MENA startup funding falls to $228 million in November 2025, down 71% MoM
Investment activity across the MENA startup ecosystem slowed sharply in November 2025, with 35 startups raising a combined $227.8 million. That marks a steep drop from the $784.9 million recorded in October and a 12% decline compared to November last year. The pullback reflects a market in consolidation mode as funds rebalance portfolios after an unusually active year.
More than half of last month’s total was driven by a single debt-backed transaction from erad, which alone propelled Saudi Arabia to the top of the regional leaderboard. Across 14 deals, the Kingdom attracted $176.3 million, accounting for over three-quarters of all capital deployed in November.
Capital narrows to five markets
Despite activity spanning 35 startups, funding was tightly concentrated in just five countries. After Saudi Arabia’s dominant lead, the UAE followed with $49 million across 14 deals. Egypt saw a muted month with just $1.12 million across four transactions, while Morocco recorded $1.1 million through two deals. Oman logged one deal with an undisclosed value. Outside these markets, investment activity was largely absent.
This concentration signals growing selectivity rather than a broad-based acceleration, particularly as the year approaches its close.
Fintech rebounds on the back of debt
Sector-wise, fintech regained its lead in November, pulling in $142.9 million across nine deals, largely driven by the same debt-heavy transaction that shaped the month. At a distant second, e-commerce secured $24.5 million across six rounds. Proptech, which topped the charts in October, slipped to third with $18.9 million raised by three startups.

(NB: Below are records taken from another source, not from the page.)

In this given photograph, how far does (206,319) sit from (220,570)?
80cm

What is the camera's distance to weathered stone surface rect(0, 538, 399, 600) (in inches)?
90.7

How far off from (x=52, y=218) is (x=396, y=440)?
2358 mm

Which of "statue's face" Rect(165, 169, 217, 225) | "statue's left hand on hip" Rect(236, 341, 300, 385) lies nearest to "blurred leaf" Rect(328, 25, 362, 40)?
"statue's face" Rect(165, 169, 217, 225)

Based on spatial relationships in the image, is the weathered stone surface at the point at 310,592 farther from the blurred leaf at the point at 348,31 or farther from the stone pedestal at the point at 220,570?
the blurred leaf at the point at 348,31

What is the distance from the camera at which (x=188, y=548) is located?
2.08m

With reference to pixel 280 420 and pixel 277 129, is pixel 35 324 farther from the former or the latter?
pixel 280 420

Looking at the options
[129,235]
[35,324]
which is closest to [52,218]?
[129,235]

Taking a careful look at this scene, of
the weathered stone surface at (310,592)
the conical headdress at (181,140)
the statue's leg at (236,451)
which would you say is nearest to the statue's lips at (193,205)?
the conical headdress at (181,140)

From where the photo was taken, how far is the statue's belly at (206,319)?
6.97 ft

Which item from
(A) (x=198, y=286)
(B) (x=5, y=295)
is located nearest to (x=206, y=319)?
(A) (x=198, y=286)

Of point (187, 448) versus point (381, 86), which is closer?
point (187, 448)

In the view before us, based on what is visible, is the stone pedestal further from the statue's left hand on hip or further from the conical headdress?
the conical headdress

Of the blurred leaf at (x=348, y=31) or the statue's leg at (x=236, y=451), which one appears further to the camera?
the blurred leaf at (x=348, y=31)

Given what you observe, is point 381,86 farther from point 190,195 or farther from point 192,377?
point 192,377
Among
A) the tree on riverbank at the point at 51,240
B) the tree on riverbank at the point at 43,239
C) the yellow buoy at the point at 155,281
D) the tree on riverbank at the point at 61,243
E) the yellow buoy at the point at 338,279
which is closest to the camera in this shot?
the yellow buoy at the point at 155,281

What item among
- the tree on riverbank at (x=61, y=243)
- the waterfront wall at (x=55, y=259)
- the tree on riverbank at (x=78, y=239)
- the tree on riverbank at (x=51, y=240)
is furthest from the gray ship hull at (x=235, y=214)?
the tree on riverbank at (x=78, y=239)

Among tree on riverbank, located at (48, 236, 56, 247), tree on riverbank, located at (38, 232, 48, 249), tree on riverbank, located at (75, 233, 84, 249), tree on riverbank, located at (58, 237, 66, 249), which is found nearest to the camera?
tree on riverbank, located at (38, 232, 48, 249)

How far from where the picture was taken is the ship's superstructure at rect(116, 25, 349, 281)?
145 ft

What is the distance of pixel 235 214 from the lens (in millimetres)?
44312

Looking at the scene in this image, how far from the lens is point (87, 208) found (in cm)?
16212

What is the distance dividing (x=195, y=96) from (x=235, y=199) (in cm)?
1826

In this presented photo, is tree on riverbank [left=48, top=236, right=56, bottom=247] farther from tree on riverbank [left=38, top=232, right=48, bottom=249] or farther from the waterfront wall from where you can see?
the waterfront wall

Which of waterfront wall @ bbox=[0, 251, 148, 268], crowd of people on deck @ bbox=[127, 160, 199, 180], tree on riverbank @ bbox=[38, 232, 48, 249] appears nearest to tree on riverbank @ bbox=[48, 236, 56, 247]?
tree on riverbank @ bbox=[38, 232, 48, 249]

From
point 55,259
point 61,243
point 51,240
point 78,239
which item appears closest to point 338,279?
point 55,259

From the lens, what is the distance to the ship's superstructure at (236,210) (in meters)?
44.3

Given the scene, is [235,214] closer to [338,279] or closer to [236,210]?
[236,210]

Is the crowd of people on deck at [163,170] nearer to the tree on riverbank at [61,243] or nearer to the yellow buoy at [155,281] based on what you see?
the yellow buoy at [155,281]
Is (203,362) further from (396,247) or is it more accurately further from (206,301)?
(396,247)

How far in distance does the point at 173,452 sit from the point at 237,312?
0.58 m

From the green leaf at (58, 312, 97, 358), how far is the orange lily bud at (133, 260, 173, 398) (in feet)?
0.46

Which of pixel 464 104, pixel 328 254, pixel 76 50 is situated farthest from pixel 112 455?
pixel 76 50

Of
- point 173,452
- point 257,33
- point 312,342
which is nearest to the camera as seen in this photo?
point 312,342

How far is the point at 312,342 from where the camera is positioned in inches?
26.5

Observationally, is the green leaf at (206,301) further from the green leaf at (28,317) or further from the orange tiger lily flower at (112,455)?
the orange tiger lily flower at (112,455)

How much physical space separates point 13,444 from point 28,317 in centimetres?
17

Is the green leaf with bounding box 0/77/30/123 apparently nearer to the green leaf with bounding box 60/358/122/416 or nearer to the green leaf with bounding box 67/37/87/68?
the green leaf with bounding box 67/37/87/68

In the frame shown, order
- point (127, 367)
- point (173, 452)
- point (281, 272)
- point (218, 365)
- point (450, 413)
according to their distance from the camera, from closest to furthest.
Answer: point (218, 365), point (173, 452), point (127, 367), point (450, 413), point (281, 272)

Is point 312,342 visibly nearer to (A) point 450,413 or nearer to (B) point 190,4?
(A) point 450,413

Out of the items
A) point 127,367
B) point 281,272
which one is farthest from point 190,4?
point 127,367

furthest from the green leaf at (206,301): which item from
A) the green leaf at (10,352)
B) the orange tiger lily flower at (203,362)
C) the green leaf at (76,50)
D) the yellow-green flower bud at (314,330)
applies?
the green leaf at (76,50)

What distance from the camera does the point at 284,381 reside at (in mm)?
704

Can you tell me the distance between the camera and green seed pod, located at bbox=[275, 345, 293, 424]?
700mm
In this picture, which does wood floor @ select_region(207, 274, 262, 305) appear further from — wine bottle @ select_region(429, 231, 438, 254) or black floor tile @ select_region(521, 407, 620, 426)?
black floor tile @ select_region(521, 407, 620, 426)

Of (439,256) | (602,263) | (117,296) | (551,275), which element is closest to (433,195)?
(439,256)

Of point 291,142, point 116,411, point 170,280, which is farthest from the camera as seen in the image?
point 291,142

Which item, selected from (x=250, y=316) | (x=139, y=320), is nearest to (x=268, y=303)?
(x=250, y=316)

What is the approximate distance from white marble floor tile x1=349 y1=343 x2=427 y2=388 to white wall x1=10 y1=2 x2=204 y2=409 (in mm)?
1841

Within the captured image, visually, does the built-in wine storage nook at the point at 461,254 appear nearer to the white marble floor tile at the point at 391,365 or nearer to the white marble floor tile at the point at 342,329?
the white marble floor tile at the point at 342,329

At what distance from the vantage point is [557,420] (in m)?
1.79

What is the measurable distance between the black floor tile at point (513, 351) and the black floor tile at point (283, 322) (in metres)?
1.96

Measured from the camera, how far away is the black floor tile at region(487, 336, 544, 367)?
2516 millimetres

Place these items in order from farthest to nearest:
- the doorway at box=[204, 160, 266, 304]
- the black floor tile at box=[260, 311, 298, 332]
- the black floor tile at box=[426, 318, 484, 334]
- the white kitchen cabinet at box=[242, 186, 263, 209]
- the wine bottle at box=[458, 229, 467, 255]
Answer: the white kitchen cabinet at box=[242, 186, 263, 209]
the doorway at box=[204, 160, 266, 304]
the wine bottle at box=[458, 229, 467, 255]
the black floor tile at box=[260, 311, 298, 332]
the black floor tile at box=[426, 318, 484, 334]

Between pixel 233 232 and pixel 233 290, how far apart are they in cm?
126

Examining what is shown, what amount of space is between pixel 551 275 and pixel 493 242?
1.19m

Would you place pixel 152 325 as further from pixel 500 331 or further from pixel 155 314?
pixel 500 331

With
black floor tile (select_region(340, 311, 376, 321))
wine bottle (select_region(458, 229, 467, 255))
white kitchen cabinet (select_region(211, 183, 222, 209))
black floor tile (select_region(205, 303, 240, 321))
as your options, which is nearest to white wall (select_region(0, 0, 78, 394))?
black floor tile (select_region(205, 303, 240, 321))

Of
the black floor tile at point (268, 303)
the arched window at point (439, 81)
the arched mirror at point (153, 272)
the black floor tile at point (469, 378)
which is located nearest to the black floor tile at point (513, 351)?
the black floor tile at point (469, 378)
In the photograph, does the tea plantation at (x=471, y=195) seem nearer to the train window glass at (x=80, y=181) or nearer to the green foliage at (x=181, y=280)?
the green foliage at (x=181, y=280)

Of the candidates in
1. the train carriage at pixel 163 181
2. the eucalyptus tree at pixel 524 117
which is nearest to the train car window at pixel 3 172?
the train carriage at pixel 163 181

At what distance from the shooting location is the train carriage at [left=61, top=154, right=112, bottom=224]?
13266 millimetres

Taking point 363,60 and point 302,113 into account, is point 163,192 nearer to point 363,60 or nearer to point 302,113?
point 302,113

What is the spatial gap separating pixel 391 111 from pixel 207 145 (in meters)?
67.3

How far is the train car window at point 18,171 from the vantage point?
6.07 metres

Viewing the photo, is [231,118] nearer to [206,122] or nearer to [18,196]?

This mix points to a market still prioritising revenue-linked and utility-driven models over long-horizon bets, with fintech retaining its structural appeal while consumer-facing sectors continue to grow at a more measured pace.
Early-stage equity, zero late-stage appetite
Debt dominated the month, accounting for more than $125 million through one transaction alone. The remaining capital was almost entirely channelled into early-stage startups. Notably, no later-stage rounds were recorded in November, underlining investor caution as valuations reset and deployment slows.
From a business model perspective, B2B startups captured the vast majority of capital, with 20 companies raising $197.1 million. B2C startups lagged far behind, with nine companies raising just $22.2 million. The rest was split across hybrid business models.
Gender gap continues to widen
The gender funding gap showed no signs of narrowing. Male-led startups absorbed 97% of the capital raised in November, with only the residual share allocated to female-led and mixed-gender founding teams. The disparity remains structural rather than cyclical.
What is this really signalling?
While the slowdown marks the quietest month of the quarter, it does not point to structural weakness. Instead, it reflects a pause for recalibration after a year dominated by large sovereign-backed and foreign-led investments. The absence of late-stage equity, the dominance of debt, and the concentration around a single market all suggest that investors are preserving firepower for 2026.
The coming year is increasingly expected to be shaped by mega rounds in AI and the industries built around it. November looks less like a warning sign and more like the breath before another acceleration cycle.